Lelouch is a marvelous visual stylist. He shoots ultra-romantic movie fantasies as if they were cinema verite docudramas, and his effortless style imparts a whiff of realism that the stories can't always support. Still, there's something affectionately exhilarating about his best films, something that beguiles us and pulls us in, sometimes despite our better judgment. "Ladies and Gentlemen" is no exception.
Seemingly the whole world (including the 1966 Cannes Festival jury and that year's Oscar voters for best foreign-language film) loved Lelouch's "A Man and a Woman," the dreamy tale of a race driver (Jean-Louis Trintignant) and a model (Anouk Aimee) who were meant for each other. After four decades, that film's suave schmaltz and effervescent imagery can still hook you. "And Now Ladies and Gentlemen" is made in much the same vein as Lelouch's earlier world hit - as well as his "And Now My Love," "Live for Life" and "Another Man, Another Chance." It's about the love affair of an elegant jewel thief, Irons' Valentin Valentin, and a troubled chanteuse, Kaas' Jane Lester - two kindred spirits in London and Paris who haven't met but begin suffering blackouts early in the movie, then finally cross paths after amnesia overtakes them both in Fez, Morocco.
There, Valentin, his mind a blank, docks his yacht, the "Ladies and Gentlemen," and they see each other in a piano bar and fall in love, in some shamelessly enjoyable scenes. Around them swirls a series of intrigues: a love affair between Valentin's ex-mistress Francoise (Allesandra Martines) and Thierry (Thierry L'hermitte), the fellow who sold him the yacht (Thierry L'hermitte), and also a mysterious jewel robbery. The stolen diamonds belong to the maddeningly selfish Contessa Falconetti (Claudia Cardinale), and Valentin is immediately suspected, before a false alibi supplied by Jane springs him. As the lovers gain back their memories and each other, a dogged Moroccan police inspector (Amidou in full glower) hounds the lovers while they engage in swoony pursuits, including a trek up the hills of Moulay-Yacoub to the spectacular tomb of Lalia Chafia. Interspersed with it all, Kaas sings.

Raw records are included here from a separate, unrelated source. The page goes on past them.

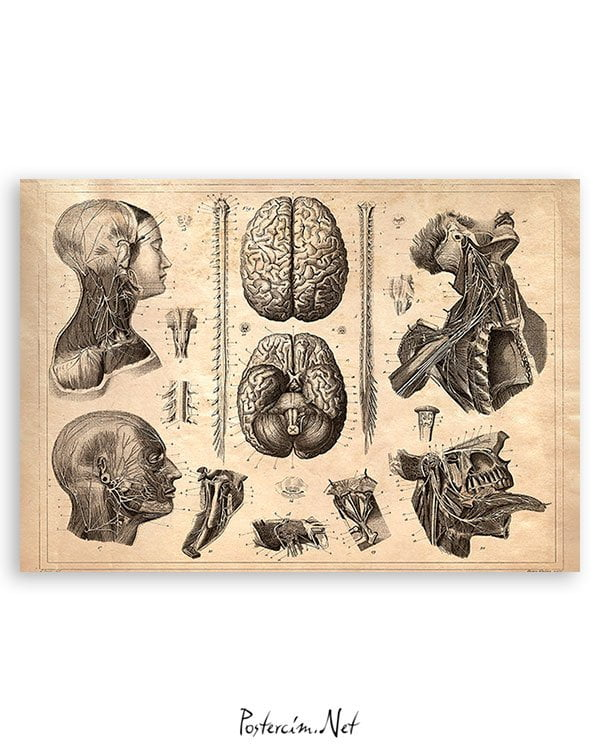 beyin-anatomi-poster
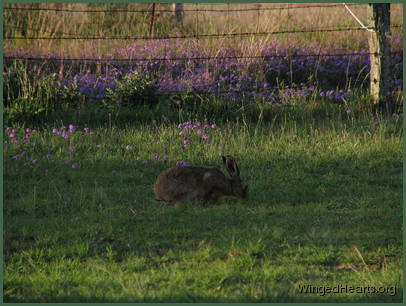 and the hare's delight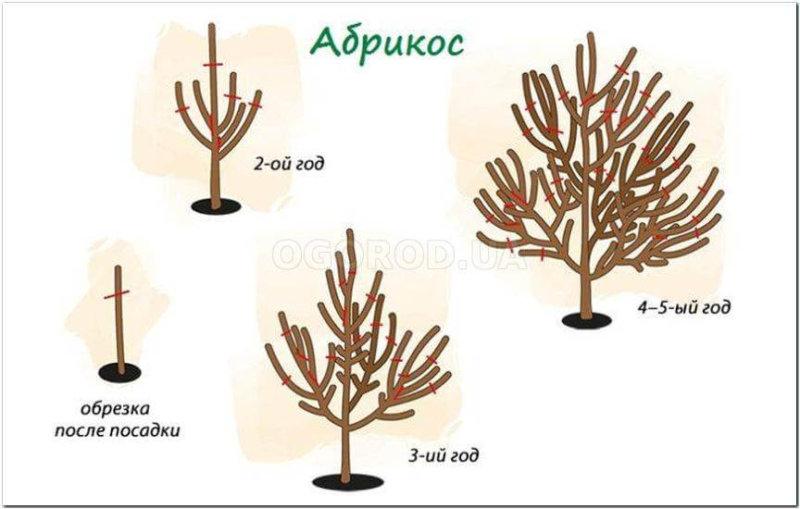 Обрезка абрикоса в первые годы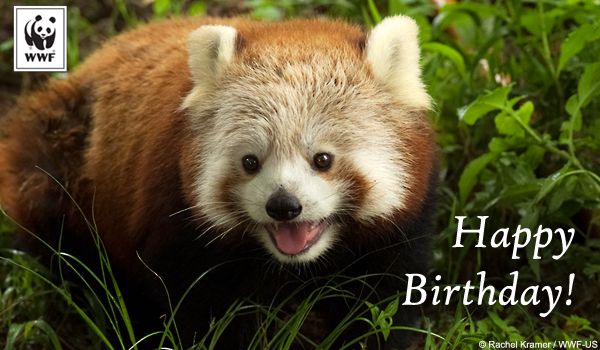 Free Cards Animated Facebook Birthday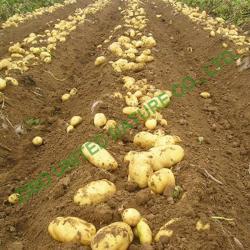 China new potato, hot sale Fresh potato, 80-250g on sale
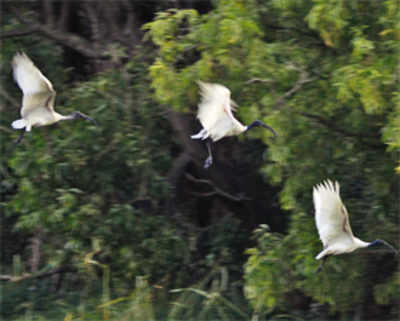 Which other city can boast of a 37-acre bird sanctuary?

It's her singing that gives this movie its real center. The songs are bittersweet French cabaret standards by great Gallic singer/songwriters like Jacques Brel, Charles Trenet, Edith Piaf and Charles Aznavour. The arrangements are by Michel Legrand (one French film composer who can be described unblushingly as an auteur, not only for his lilting scores but for his fine 1989 autobiographical film "Five Days in June"). And the splendid performances are by Kaas. A regular European chart-topper whose last album, "Piano Bar," helped inspire this film, her interpretations are unfailingly lush and melancholy, sung in a smoky voice that suggests the last glass of liquor in a bar that's about to close.
"A Man and a Woman" may have made Lelouch's worldwide reputation, but it's also, to some extent, his curse, since it's almost automatically assumed that he hasn't gone, or isn't capable of going, beyond it. That may be true, though "Les Miserables" and others now seem better films. But it's still soothing, perhaps, to find a filmmaker who knows his metier so well, keeps things so effortlessly smooth and luscious, even if the results are predictable. And he's very good with the actors. Irons is delightfully suave and smooth, Kaas sings exquisitely, and the supporting cast (especially L'hermitte and Amidou) hit broadly amusing big notes.
Lelouch is a master of the camera but less deft as a writer. The fantastical, moonstruck "Ladies and Gentlemen" is inspired, oddly enough, by two real people Lelouch met separately - a bar singer who forgot song lyrics and a conscience-stricken thief - whom he imagines as lovers. But whatever their origins, the two don't seem real here; their affair is as gossamer as movie moonbeams on some Parisian skyline screen.
Is the film about predestination? Or French golden-oldies nostalgia? (Watching it, you can't wait for the CD.) Or is it a movie fantasy about other movies, other stories, other songs?
In the end, Lelouch is the kind of French film romantic, technically expert and heart-on-sleeve, who sharply divides American audiences. Some revel in his sensuous fantasies and settings; others grumble about his thick glamour, artificial plots and characters. Yet, in the '60s, Lelouch, like Jacques Demy and Philippe De Broca, was more genuinely popular with average American movie audiences than Truffaut, Rohmer or Godard, and his admirers then (and now) probably think he represents the acme of '60s French film romanticism. Others dismiss his tales as French-fried schmaltz. Both sides exaggerate; actually, Lelouch often purveys a bit of both, to our mixed but genuine amusement. So does "And Now Ladies and Gentlemen."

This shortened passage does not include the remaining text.